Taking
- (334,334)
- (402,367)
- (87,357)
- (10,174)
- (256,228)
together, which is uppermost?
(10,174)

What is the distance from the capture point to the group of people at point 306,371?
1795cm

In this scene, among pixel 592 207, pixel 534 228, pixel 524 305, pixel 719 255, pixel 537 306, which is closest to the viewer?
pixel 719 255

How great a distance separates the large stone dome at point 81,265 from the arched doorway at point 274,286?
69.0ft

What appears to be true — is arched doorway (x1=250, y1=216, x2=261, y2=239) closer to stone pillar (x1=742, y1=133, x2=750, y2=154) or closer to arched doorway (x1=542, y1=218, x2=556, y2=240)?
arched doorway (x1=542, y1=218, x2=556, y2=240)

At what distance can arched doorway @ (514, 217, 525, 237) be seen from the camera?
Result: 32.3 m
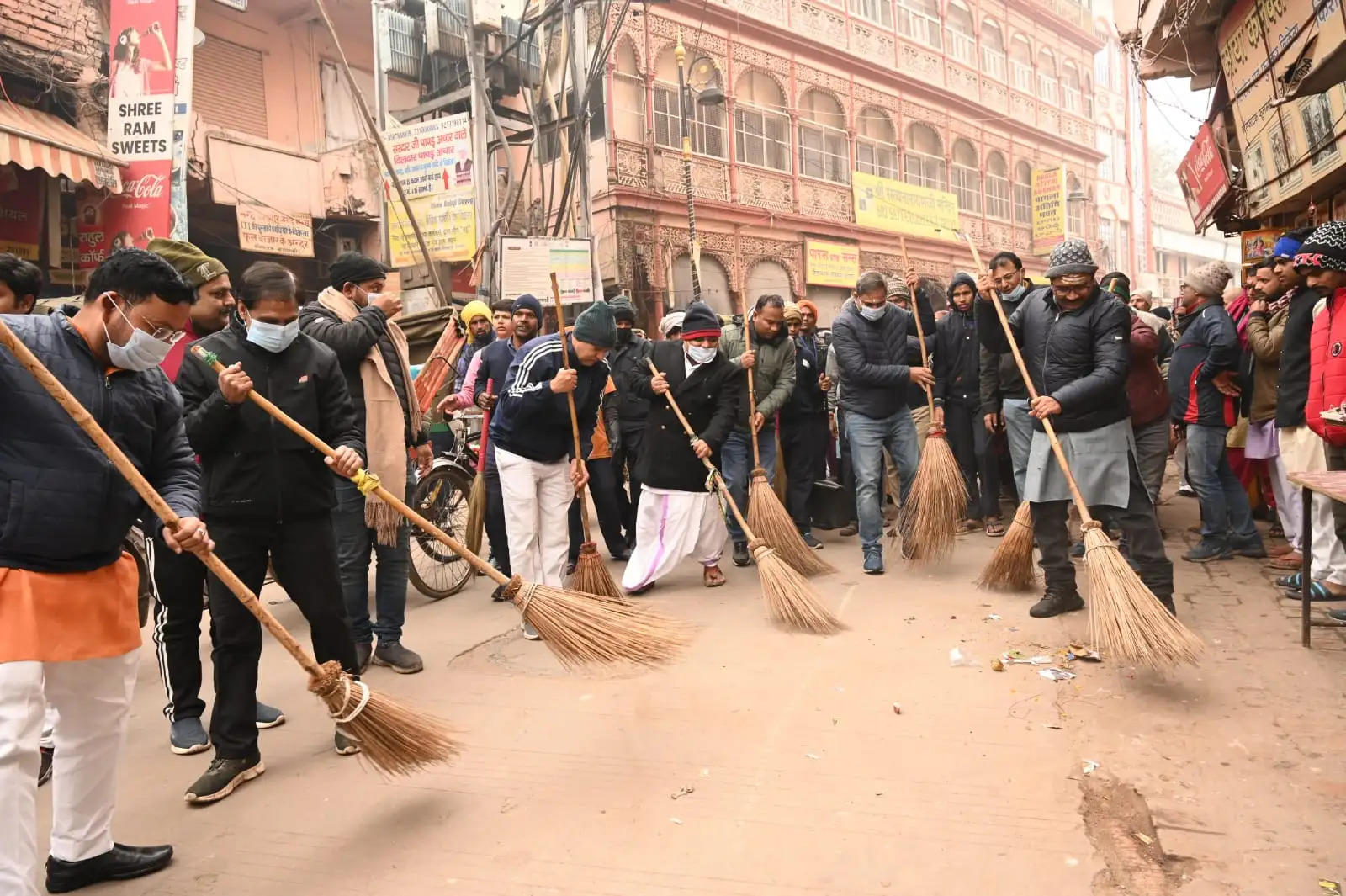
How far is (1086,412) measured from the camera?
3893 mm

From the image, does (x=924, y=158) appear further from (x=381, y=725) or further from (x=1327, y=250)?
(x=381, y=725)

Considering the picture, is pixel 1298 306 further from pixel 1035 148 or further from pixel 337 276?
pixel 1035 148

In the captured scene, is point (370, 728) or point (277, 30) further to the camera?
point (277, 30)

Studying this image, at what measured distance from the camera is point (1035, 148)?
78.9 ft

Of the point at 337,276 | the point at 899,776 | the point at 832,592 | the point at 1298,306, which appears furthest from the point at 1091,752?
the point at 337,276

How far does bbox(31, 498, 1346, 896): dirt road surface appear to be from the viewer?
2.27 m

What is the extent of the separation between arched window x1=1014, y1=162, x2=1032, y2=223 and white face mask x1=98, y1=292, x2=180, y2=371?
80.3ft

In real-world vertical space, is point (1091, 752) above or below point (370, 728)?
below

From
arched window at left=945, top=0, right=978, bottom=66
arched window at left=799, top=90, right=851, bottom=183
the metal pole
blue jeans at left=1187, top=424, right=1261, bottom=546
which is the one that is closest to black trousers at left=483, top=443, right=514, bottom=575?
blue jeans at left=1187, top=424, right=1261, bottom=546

--

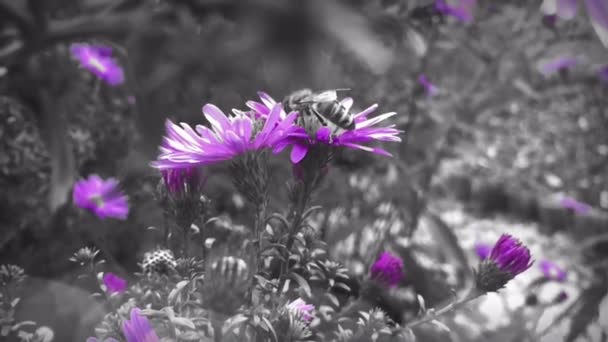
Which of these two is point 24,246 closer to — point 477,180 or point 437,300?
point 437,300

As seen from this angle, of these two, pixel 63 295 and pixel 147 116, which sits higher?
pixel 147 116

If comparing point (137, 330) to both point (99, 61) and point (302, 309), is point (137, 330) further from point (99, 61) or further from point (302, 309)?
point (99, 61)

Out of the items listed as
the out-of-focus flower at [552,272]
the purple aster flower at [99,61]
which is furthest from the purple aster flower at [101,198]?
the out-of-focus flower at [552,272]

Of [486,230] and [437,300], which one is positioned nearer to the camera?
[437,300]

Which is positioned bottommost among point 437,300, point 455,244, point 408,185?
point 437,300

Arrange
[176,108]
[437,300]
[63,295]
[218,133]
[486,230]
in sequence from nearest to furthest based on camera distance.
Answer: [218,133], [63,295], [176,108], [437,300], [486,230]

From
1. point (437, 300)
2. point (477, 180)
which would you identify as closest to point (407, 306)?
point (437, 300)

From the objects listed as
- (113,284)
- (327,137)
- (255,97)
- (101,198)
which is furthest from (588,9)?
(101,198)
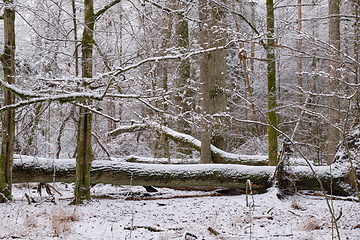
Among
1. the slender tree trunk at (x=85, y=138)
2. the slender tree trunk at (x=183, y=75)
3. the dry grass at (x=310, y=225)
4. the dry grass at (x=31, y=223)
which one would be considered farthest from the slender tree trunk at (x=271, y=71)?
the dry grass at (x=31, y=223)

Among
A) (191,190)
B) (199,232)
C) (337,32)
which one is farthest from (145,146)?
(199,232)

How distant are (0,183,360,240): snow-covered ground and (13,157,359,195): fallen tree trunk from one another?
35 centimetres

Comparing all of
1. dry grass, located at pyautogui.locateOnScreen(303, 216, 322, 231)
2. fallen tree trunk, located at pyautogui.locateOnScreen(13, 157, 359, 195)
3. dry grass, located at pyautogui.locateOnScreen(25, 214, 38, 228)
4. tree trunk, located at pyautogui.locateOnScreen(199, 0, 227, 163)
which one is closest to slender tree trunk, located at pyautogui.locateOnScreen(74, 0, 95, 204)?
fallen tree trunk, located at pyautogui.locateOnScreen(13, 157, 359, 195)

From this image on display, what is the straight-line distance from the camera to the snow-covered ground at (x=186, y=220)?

* * *

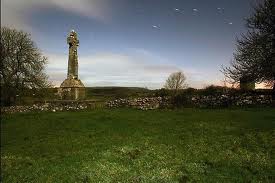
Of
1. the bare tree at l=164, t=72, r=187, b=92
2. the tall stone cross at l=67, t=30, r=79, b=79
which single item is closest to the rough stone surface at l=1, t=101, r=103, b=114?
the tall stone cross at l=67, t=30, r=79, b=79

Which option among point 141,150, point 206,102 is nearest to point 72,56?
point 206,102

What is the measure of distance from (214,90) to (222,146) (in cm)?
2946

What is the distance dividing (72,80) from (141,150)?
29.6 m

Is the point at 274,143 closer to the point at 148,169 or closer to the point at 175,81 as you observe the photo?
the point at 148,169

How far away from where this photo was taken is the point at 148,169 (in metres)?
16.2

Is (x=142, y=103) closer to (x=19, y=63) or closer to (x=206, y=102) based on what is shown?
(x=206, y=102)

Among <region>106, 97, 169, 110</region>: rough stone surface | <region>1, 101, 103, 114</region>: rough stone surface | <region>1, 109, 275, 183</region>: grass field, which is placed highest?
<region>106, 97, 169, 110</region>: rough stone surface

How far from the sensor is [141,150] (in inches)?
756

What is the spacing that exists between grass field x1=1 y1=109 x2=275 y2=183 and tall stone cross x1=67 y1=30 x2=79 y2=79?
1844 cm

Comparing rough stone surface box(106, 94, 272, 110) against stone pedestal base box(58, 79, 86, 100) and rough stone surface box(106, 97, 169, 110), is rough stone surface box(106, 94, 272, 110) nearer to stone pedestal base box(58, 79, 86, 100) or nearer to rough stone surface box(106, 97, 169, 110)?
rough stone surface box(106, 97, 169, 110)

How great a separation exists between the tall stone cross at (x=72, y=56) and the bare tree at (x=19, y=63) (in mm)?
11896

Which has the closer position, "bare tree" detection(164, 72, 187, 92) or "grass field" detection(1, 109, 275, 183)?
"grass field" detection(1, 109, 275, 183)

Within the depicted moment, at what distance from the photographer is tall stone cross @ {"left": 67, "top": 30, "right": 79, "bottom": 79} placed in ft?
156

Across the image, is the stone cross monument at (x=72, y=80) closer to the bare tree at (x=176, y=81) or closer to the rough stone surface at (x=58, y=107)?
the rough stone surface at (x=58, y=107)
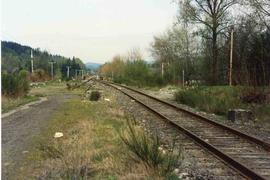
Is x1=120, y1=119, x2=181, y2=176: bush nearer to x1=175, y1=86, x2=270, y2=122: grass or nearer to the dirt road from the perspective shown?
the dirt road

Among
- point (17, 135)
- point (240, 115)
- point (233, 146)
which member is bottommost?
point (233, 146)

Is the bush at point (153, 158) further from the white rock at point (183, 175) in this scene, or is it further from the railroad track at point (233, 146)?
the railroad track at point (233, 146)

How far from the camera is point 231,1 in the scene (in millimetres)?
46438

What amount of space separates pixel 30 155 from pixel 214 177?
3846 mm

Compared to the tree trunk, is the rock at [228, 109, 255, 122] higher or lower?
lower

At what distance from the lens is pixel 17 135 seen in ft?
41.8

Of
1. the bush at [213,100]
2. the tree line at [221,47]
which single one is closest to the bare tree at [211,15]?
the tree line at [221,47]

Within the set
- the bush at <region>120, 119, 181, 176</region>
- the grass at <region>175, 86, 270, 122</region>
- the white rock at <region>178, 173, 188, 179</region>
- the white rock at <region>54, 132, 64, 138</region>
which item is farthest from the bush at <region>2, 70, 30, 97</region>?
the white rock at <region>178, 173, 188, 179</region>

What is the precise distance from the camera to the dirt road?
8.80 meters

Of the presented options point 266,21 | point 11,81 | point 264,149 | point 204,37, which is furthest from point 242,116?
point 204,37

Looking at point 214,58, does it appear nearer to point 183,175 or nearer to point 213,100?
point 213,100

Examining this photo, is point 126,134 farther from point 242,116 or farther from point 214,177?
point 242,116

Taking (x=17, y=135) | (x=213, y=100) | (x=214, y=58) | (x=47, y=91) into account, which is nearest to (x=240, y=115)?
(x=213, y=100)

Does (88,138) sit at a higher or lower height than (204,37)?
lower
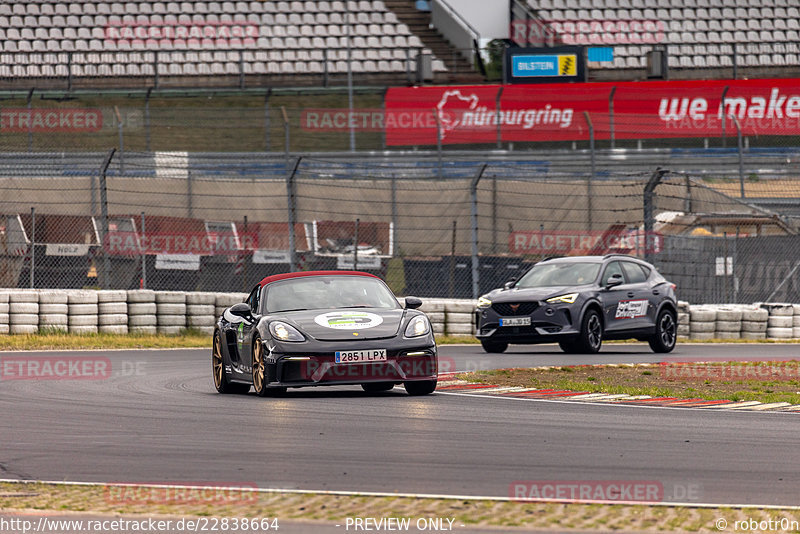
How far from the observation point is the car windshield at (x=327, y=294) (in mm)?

GOAL: Return every line from the records above that contains the word "rock".

EXERCISE ANSWER:
Is the bush at point (153, 158) further from the white rock at point (183, 175) in this scene, or is it further from the railroad track at point (233, 146)?
Compared to the tree trunk, is the rock at [228, 109, 255, 122] higher or lower?
- the white rock at <region>178, 173, 188, 179</region>
- the white rock at <region>54, 132, 64, 138</region>
the white rock at <region>178, 173, 188, 179</region>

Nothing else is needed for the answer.